Utility tokens are often offered to investors before the project is launched in a process called a pre-sale. The funds that are raised fuel the development of the project, and the investors make profits if the dApp is popular and the price of the utility token rises.
Governance Tokens
If you buy a lot of stock in a public company, you may be offered a seat on the board of directors, where you can vote on decisions affecting the company’s future. In the crypto world, you earn a vote by purchasing governance tokens.
A DeFi project may issue governance tokens to allow stakeholders a voice in directing future decision-making. When important decisions are to be made – increasing or decreasing gas fees, for instance – coin owners vote, and the owners with more coins get more votes.

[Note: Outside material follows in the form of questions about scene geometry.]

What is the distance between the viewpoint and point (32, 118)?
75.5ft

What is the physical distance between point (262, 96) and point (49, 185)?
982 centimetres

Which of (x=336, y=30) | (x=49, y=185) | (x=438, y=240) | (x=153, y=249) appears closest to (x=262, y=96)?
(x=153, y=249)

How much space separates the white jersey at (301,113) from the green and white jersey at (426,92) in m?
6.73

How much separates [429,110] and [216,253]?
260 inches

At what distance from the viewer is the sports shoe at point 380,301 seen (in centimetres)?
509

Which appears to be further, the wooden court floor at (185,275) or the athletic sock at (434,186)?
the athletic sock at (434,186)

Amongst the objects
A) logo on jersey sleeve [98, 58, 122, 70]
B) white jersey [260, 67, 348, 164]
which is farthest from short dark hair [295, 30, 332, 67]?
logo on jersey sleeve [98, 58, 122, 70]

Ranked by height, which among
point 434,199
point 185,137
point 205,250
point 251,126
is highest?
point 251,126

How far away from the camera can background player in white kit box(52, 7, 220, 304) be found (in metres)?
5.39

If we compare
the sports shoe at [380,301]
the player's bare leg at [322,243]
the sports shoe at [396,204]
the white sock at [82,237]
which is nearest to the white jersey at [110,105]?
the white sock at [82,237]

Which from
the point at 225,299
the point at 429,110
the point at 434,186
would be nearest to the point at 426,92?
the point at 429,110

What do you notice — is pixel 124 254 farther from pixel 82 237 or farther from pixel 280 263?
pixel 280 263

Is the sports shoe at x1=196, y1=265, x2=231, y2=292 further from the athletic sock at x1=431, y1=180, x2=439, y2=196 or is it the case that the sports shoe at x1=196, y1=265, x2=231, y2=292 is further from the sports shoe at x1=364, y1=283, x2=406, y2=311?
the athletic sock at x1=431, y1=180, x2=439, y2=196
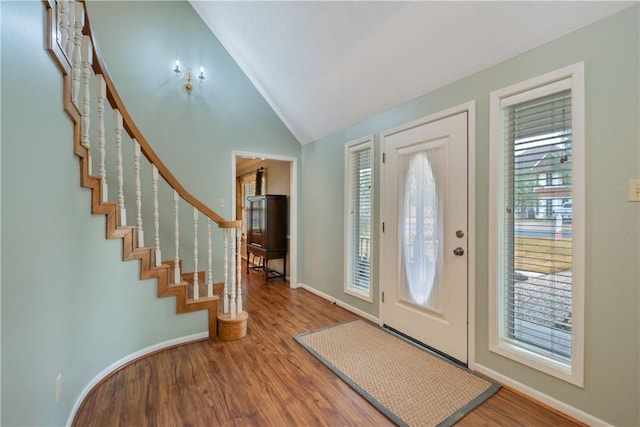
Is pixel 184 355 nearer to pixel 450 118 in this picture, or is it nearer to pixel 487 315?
pixel 487 315

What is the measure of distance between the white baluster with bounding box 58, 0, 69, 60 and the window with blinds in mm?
2473

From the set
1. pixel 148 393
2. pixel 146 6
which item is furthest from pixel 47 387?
pixel 146 6

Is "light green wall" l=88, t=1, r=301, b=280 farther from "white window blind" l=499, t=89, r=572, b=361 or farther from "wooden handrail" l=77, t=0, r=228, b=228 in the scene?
"white window blind" l=499, t=89, r=572, b=361

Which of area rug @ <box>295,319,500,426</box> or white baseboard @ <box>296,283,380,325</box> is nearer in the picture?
area rug @ <box>295,319,500,426</box>

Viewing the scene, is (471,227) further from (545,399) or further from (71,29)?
(71,29)

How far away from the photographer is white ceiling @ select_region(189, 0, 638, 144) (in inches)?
66.9

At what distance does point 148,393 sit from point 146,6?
13.2ft

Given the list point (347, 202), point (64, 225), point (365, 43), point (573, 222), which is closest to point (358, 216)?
point (347, 202)

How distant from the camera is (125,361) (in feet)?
6.77

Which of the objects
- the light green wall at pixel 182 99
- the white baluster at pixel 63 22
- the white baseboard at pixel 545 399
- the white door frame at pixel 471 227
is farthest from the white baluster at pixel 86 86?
the white baseboard at pixel 545 399

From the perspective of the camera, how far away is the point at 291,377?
1943 mm

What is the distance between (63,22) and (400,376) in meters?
2.99

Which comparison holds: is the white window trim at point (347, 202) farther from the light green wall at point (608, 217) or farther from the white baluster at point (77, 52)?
the white baluster at point (77, 52)

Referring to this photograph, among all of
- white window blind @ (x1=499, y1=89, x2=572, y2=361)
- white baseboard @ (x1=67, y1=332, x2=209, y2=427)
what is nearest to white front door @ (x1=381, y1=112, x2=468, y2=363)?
white window blind @ (x1=499, y1=89, x2=572, y2=361)
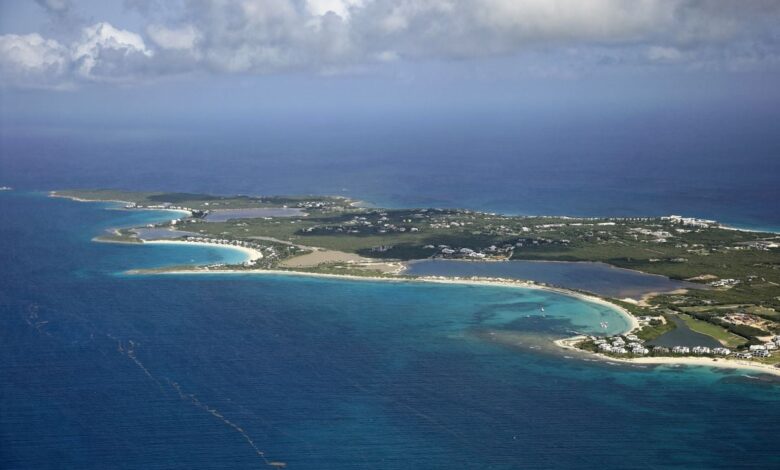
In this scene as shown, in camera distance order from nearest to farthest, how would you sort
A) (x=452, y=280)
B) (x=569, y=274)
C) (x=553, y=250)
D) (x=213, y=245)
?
(x=452, y=280), (x=569, y=274), (x=553, y=250), (x=213, y=245)

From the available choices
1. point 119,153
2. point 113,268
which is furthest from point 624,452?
point 119,153

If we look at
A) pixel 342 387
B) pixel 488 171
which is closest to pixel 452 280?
pixel 342 387

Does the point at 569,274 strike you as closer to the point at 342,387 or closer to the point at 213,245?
the point at 342,387

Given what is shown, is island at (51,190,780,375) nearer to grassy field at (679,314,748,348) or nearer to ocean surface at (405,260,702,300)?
grassy field at (679,314,748,348)

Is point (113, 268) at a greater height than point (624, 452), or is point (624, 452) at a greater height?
point (113, 268)

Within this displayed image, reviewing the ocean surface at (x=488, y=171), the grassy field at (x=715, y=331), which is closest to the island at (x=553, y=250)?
the grassy field at (x=715, y=331)

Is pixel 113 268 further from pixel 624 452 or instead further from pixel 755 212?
pixel 755 212

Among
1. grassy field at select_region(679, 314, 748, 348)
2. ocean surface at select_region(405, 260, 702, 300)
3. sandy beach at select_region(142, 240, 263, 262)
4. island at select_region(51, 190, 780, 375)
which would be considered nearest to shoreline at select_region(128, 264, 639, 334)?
island at select_region(51, 190, 780, 375)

If the group of coin owners has total control, they may be known collectively as a decentralized autonomous organization, or DAO.
Non-Fungible Tokens
Crypto coins and tokens don’t actually exist. The words “coin” and “token” refer to units of value, not to individual real-world artifacts. Although government-issued bills and coins might have unique serial numbers, every Bitcoin is the same as all the others. Every Ether coin is the same as every other Ether coin. The coins are fungible, which means they are identical and can therefore be traded without regard to provenance.
The ability to create unique blockchain tokens began with Ethereum’s ERC-721 standard, which defines a kind of token that is unique, and ERC-1155, which defines collections of multiple tokens. Because these tokens are unique and cannot be substituted for one another, they are known as non-fungible tokens, or NFTs.
The NFT market has boomed in recent years as developers have found ways to associate NFTs with external objects. Today, you can buy an NFT that is a unique digital image of a cartoon character. You can buy an NFT that represents partial ownership of an artistic masterwork by Van Gogh or Rembrandt. Musical artists are selling digital music files as NFTs. A regular music file is interchangeable with any other – like a t-shirt bought at the local mall. The NFT file is like a signed t-shirt. The shirt part is identical, but the artist’s signature makes the shirt a collectible item with a unique value.
Non-fungible tokens are taking cryptocurrency and blockchain technologies into fields never imagined by the creators of the original cryptocurrencies.
All Types of Crypto for All Kinds of Uses
How many types of cryptocurrency are there? That depends on how you count them. Bitcoin, altcoins, stablecoins, governance tokens, NFTs… there’s a lot of overlap among the categories. One thing we can say with certainty is that whatever kind of investment or project you are considering, you will find many existing cryptocurrencies available to assist you. Who knows? You could end up launching your own!
NOTE
This text is informative in nature and should not be considered an investment recommendation. It does not express the personal opinion of the author or service. Any investment or trading is risky, and past returns are not a guarantee of future returns. Risk only assets that you are willing to lose.